What is more, the quality of the collaborations undertaken was also higher than normal, with roughly twice as many patents filed by these partnerships. This success perhaps unsurprisingly led to further collaborations, with the chances of multiple partnerships rising by approximately 25% when a bridging employee was present.

 

The study found that the bridging employees facilitate collaborations both by spotting potential opportunities for partnerships to form and by then facilitating the negotiation of those partnerships.

 

While it’s perhaps fair to say that not all sectors are either as knowledge intensive or as prone to collaborate as the pharmaceutical sector, partnerships are nonetheless a key tactic in a wide range of sectors.

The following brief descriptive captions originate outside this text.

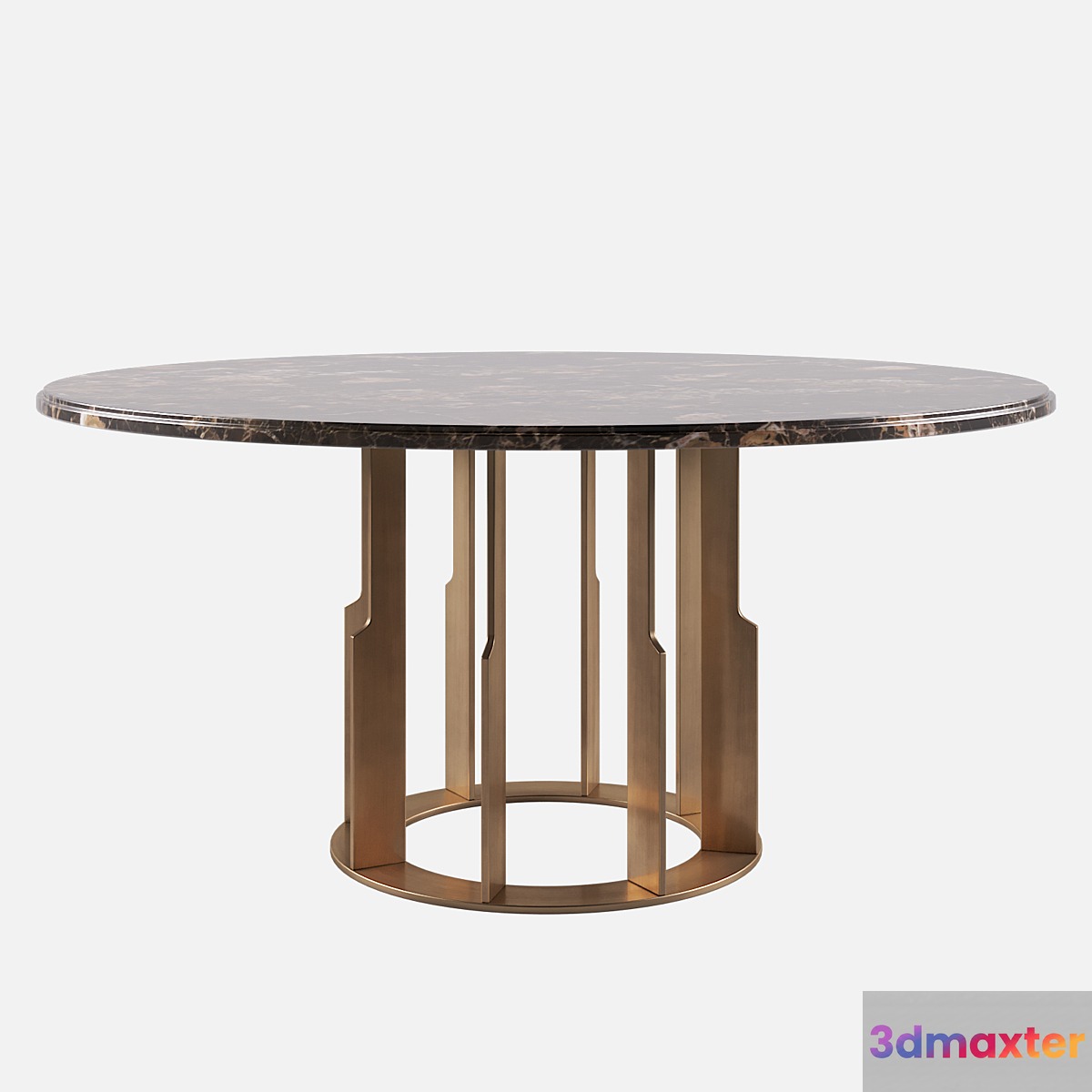 Daytona aston dining table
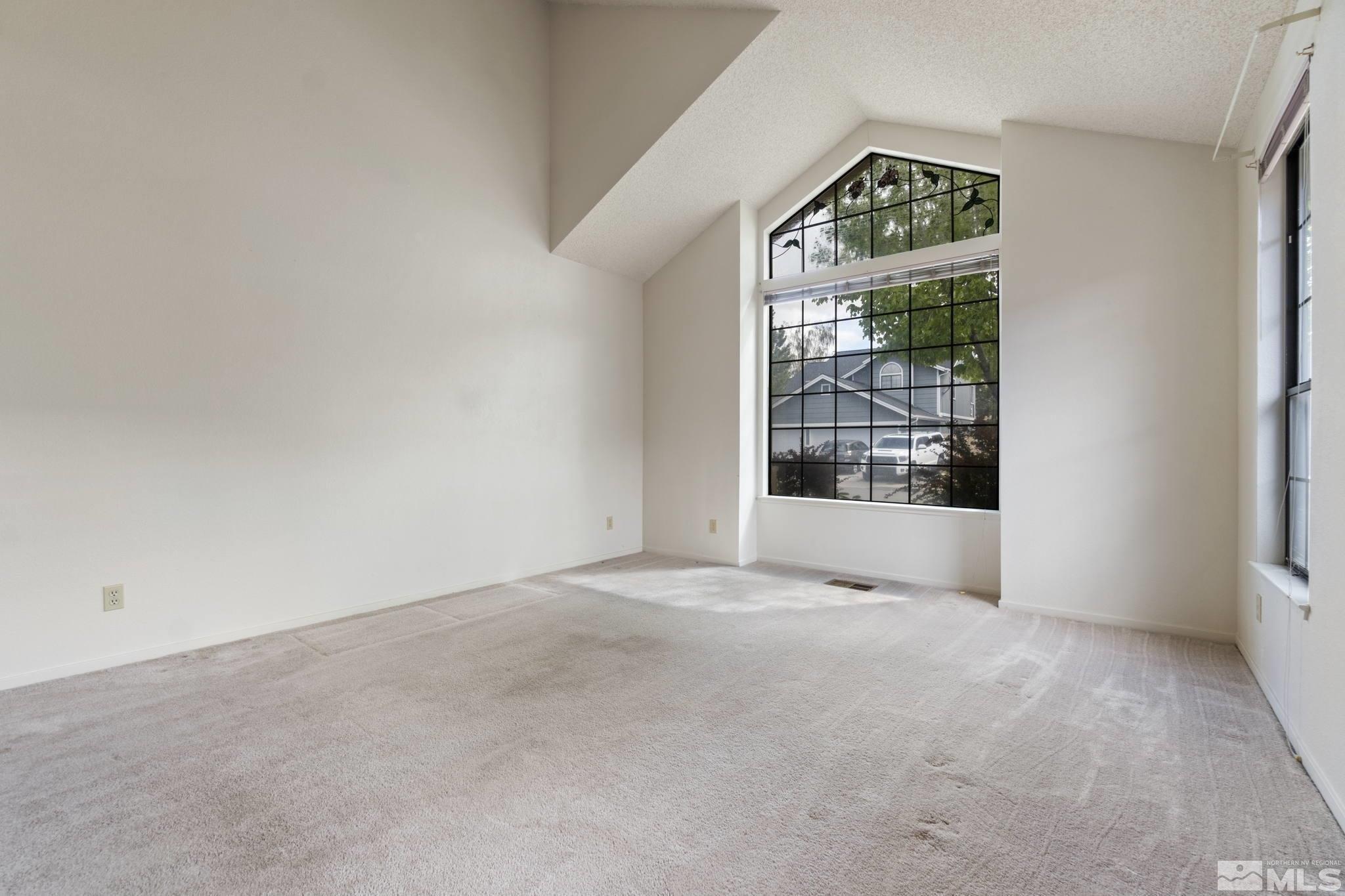 Fox Run Rd, Reno, NV 89523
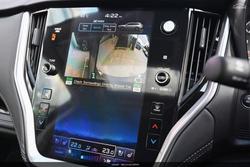 2025 Subaru Outback AWD Touring XT 6GEN MY25 AWD Ice Silver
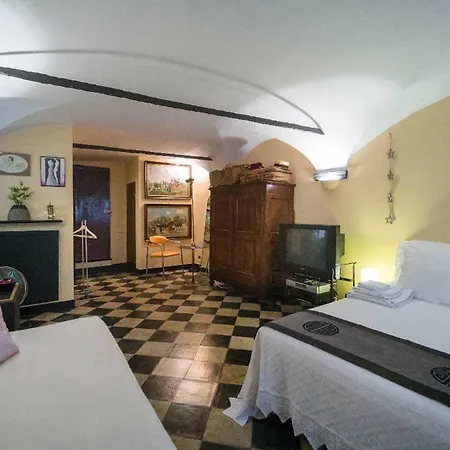 Guest house F&m Downtown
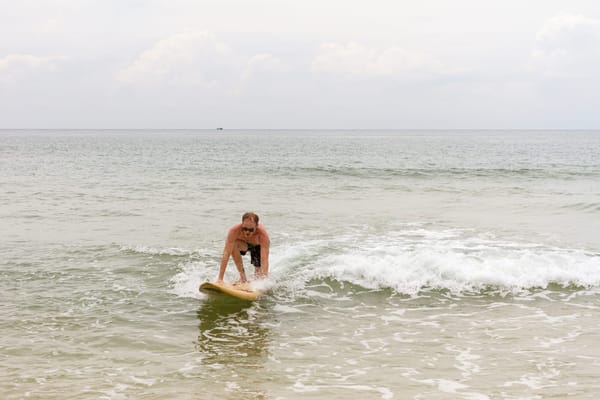 The dreamy island of Koh Ta Kiev: photo 7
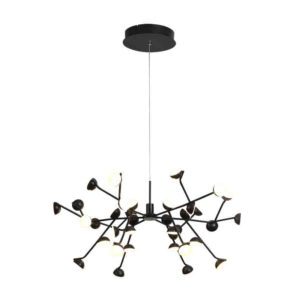 luce illuminazione moderna led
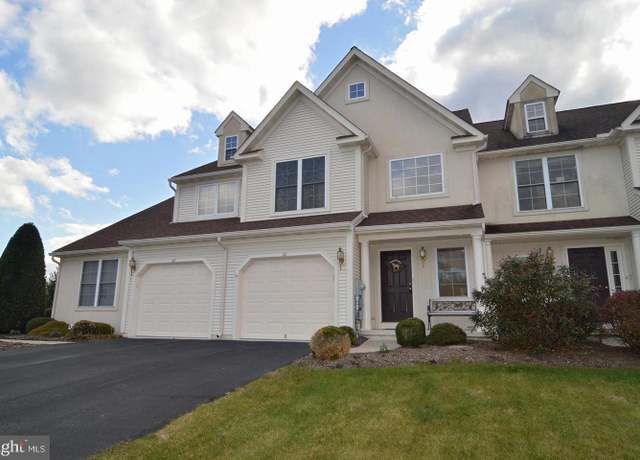 Property at 21 Whitepine Gulch, Reading, PA 19607, 3 beds, 2.5 baths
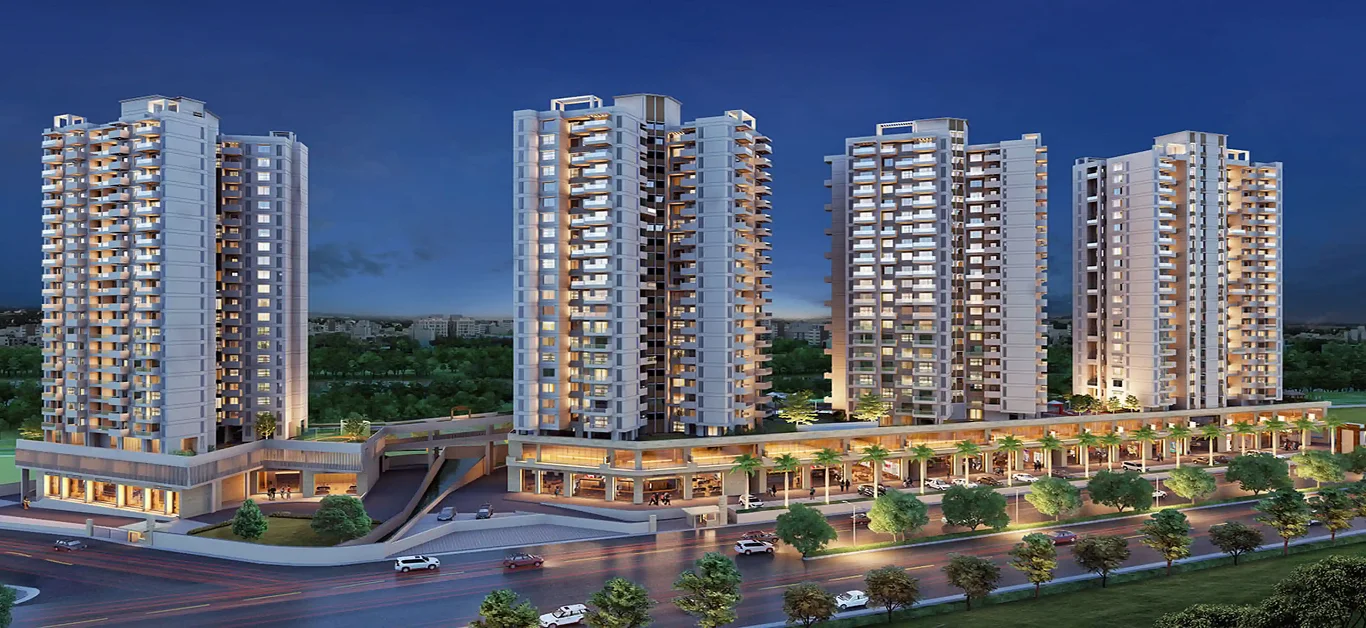 Venkatesh Skydale Featured Image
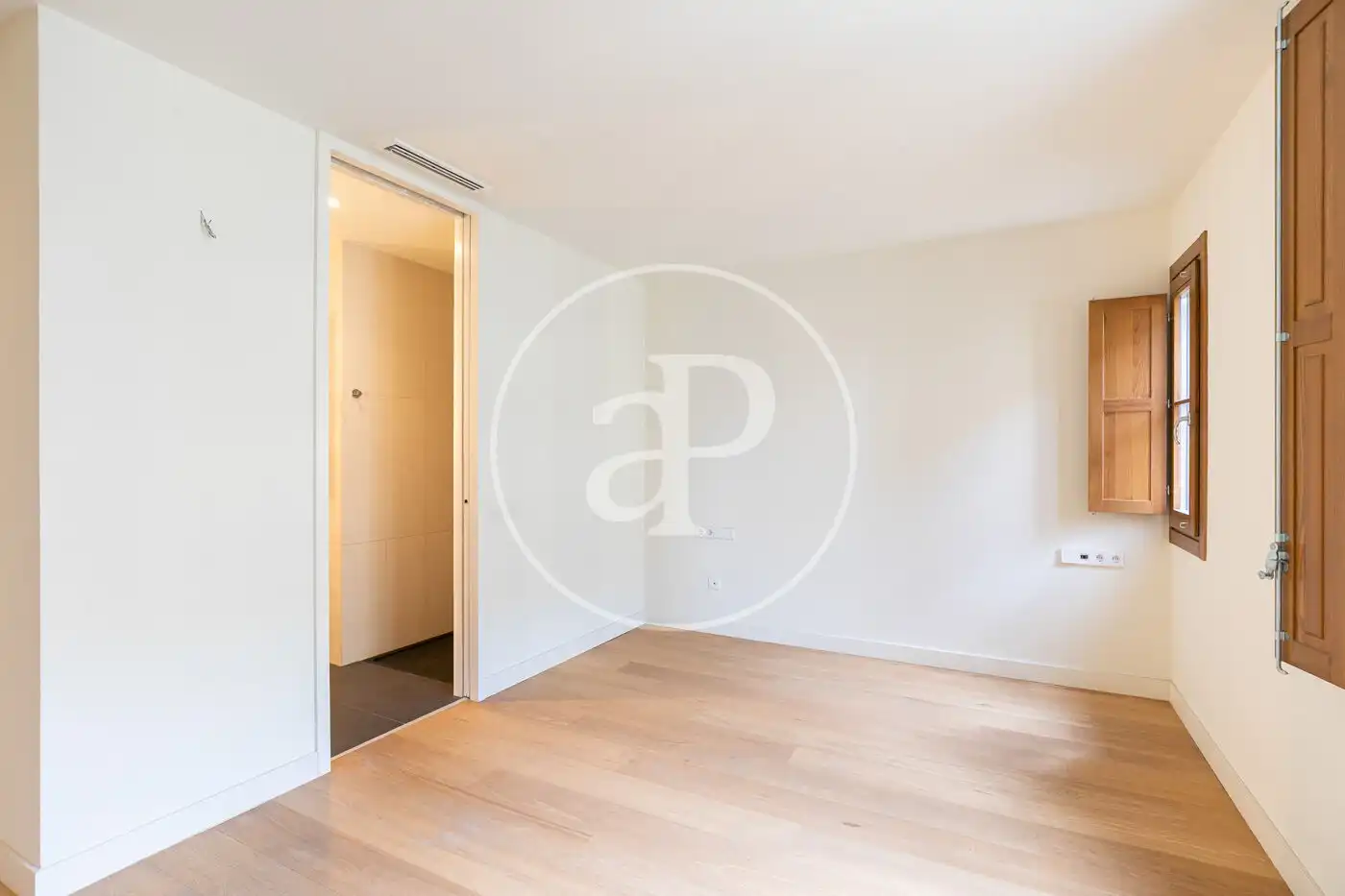 Attique avec terrasse à vendre à Carrer de Pau Claris, imagen 11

The challenges in establishing productive partnerships are significant, however, especially if the partnerships span regions or industries.

 

Of course, such an assessment does undoubtedly paint a purely positive view of the potential for departing employees to impact your fortunes, and there are many examples of employees taking key knowledge and organizational secrets with them when they depart. Equally, however, the free movement of people has also been shown to be tremendously advantageous to the overall health of the technology sector, with rampant movement between firms in Silicon Valley cited as a factor in its global ascendence.

 

A key aspect not mentioned in the research is ensuring that employees depart on sufficiently good terms to want to cooperate with their former employer rather than punish them. While the loss of key personnel is not something that should necessarily be celebrated, with the right approach and attitude it can nonetheless be turned into a positive for you and your firm. Ensure that the relationship with your departing employees remains strong and their potential as a bridge to future collaborations can be significant.